Исходный текст
________________________________________

История заблуждений человеческих сплошь и рядом поддерживается культурой. На стыках дозволенного и вредного, свободного и закрепощенного оказываются бескрайние пласты целины, их отвоевывают для себя темы, ассоциации, одноразовые атаки со своими игрищами, поражениями и великими достижениями. Чем глубже погружаешься в язык и эпоху, тем все чаще обращаешь внимание на уже знакомые опознавательные знаки. Прямо из рук выскальзывает ниточка и развязывается клубок бродячих сюжетов.
Во французской поэзии одним из таких популярных сюжетов оказалась курительная трубка.
В 1554 году была опубликована вторая книга од Пьера Ронсара, в состав которой, в частности, входила ставшая знаменитой XXVIII оделетта, обращенная к Жану Нико де Вильмену (1530 — 1600), дипломату, ученому, автору одного из первых словарей французского языка. В 1559 — 1561 гг. он был послом Франции в Португалии, откуда посылал табак своей королеве Екатерине Медичи, рекламируя его как чудодейственное средство от мигрени. Нико де Вильмен не только познакомил французский двор с употреблением табака, но и ввел в моду нюхательный табак (от его имени было образовано слово «никотин»). С тех пор во французской поэзии написано множество стихов, посвященных табакокурению и создан классический образ поэта как человека с трубкой, витающего в эмпиреях табачного дыма.
В 1649 году появился сонет «Трубка» Антуана де Сент-Амана (1594 — 1661), утвердивший символический образ табачного дыма как синонима разбитых и обманутых надежд:
На связке хвороста, поближе к очагу,
Сижу, понурившись, из трубки дым пуская.
Какая, думаю, судьба моя, какая
Несправедливая, смириться не могу!
И лишь надежда, у которой я в долгу,
Сопротивляется и, годы не считая,
Сулит мне, что вот-вот начнется жизнь иная,
Я всем смогу воздать — и другу, и врагу.
Но прогорит табак и станет горсткой тлена,
И вновь у очага я окажусь мгновенно,
Тоскою окружен и скукой уязвим.
Признаться, разницы не вижу никакой я —
Дымить ли трубкою, парить ли над землею:
Надежда и табак — одно и то же: дым.
Знаменитую оду табаку написал в XVIII веке совсем не знаменитый Поль Дефорж-Майяр (1699 — 1772), хотя личностью он был любопытной.

________________________________________

Задания
• a. Перечислите всех людей, для которых в тексте о курительной трубке во французской поэзии в скобках указаны годы жизни, вместе с этими годами.
• b. Продолжите текст о курительной трубке во французской поэзии с того места, где он обрывается.

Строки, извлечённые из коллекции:
________________________________________

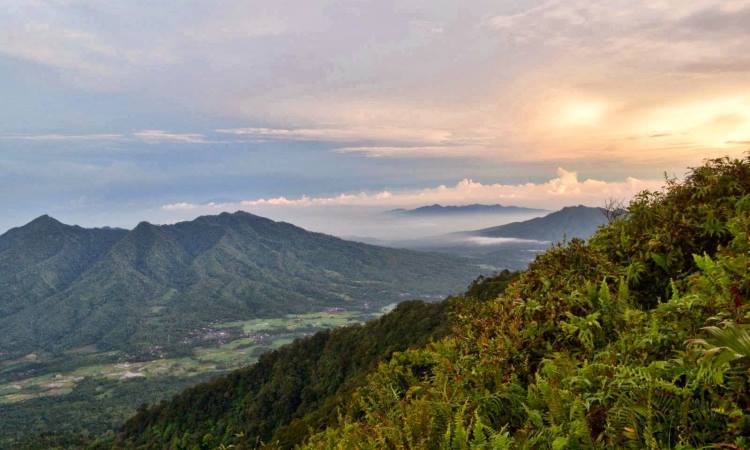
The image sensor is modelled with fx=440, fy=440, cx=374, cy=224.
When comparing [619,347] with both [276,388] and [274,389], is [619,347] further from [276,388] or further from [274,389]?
[276,388]

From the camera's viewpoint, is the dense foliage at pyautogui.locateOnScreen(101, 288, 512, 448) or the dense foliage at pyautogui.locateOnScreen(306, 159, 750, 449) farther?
the dense foliage at pyautogui.locateOnScreen(101, 288, 512, 448)

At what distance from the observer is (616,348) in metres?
4.83

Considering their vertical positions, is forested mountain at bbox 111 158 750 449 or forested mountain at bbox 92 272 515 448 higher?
forested mountain at bbox 111 158 750 449

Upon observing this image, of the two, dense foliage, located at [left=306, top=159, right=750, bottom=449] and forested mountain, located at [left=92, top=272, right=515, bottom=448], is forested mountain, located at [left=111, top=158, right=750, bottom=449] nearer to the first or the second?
dense foliage, located at [left=306, top=159, right=750, bottom=449]

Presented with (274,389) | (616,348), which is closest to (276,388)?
(274,389)

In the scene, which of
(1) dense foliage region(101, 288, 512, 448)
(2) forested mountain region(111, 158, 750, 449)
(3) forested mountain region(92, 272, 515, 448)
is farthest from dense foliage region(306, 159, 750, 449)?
(3) forested mountain region(92, 272, 515, 448)

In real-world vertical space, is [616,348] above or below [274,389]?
above

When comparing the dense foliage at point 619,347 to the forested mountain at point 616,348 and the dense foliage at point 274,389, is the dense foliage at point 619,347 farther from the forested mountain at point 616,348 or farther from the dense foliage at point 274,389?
the dense foliage at point 274,389

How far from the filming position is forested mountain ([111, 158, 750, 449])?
340 centimetres

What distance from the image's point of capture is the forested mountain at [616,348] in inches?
134

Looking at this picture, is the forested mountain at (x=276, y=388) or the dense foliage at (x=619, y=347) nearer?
the dense foliage at (x=619, y=347)

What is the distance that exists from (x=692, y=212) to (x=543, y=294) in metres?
2.50

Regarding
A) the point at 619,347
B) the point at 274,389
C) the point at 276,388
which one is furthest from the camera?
the point at 276,388

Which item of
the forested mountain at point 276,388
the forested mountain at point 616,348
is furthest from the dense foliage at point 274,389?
the forested mountain at point 616,348
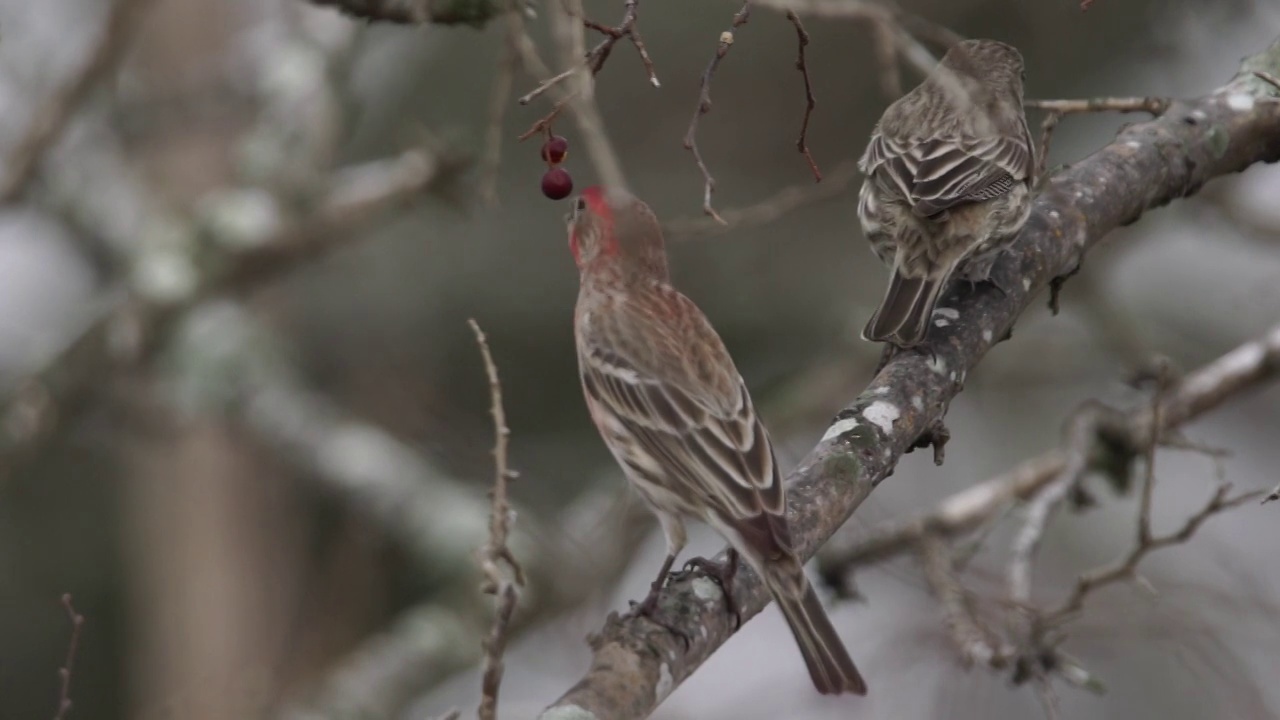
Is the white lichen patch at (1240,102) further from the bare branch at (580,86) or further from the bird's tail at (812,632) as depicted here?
the bird's tail at (812,632)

________________________________________

Ответы
• a.
Жан Нико де Вильмен (1530 — 1600)
Антуан де Сент-Аман (1594 — 1661)
Поль Дефорж-Майяр (1699 — 1772)

• b.
«Он не был бездарен, он был малоталантлив»… Неловко представлять «своего» автора так, как это сделал М. Аллен в антологии французской поэзии XVIII века. Действительно, судя по всему, Дефорж-Майяр звезд с неба не хватал, но свое место в рокайльном мире занял. Вот и его ода «Табак» безусловно вошла бы в антологию табакокурения, кабы такой сборник получил право на существование. Кроме того, Поль Дефорж-Майяр пополнил когорту французских писателей, родившихся в Бретани, — я обратил внимание на то, что литераторы-выходцы из нее составляют особую группу, особый клан тех, кто гордится своим бретонским происхождением и готов претендовать на чуть ли не родственные отношения со всеми земляками…
Кажется,
большинство французских поэтов, — по крайней мере в XVIII веке — эмигрировали в
поэзию из богословия и юриспруденции. Дефорж-Майяр
получил юридическое образование в Нанте, служил адвокатом, но увлекся поэзией
и, стараясь выбраться из провинции, посылал стихи в столичные журналы; он даже
попытался было принять участие в поэтическом конкурсе под эгидой Французской
академии, но и здесь не достиг успехов.
Тогда
он решил устроить мистификацию и стал рассылать свои стихи под женским
именем. Вскоре на стихи «бретонской Музы» обратили внимание, а одно из поэтических
посланий «мадмуазель Ланкре де Лавинь»
снискало шумный успех у публики. Многие поэты желали с ней познакомиться — даже Вольтер посвятил ей несколько строк в своей
«Генриаде», но, когда мистификация раскрылась, стихи
самого Дефорж-Майяра опять остались без внимания. Он
был вынужден вернуться в свой родной городок Круазик,
в котором дожил до старости, уже не претендуя на поэтическую судьбу.
Табак
Ода
Гонитель злой тоски и заклинатель
боли,
Волшебник, бесподобный маг,
Источник радостей, творец мечты и
воли,
Всё исцеляющий табак!
Мой разум без тебя, спаситель мой
счастливый,
В печали был бы погружен,
Попал бы в их силки и стал бы их поживой,
—
Но я утешен и спасен.
Твоих заслуг не счесть — ценю твои
щедроты:
Что их богаче и новей?
Ты очищаешь грудь от тягостной мокроты,
А мозг — от каверзных идей.
Ты силы мне даешь, когда они иссякли
В пылу и череде трудов,
И душу праздную мою — скажи, не так
ли? —
Твой запах возбудить готов.
Ты усмиряешь кровь, залечиваешь раны,
Когда тебя к ним поднесешь.
Какой еще бальзам? Найди такие
страны,
Где был бы он, как ты, хорош!
Полезное всегда с приятным совмещаешь
И в узком чубуке, незрим,
Всю боль мою, всю желчь ты в пепел
превращаешь,
И в прах, и в мимолетный дым!
И тотчас в сердце у меня стихает
буря,
И ты спешишь меня согреть,
Пока во мне растет, как в каждом
табакуре,
Восторг на этот дым смотреть.
И вихри жаркие, в мозгу кружась и рея,
Склоняют голову мою,
И я спешу обнять послушного Морфея
В твоем обманчивом раю.
Курильщика сковать воздушными цепями
И Купидону не дано.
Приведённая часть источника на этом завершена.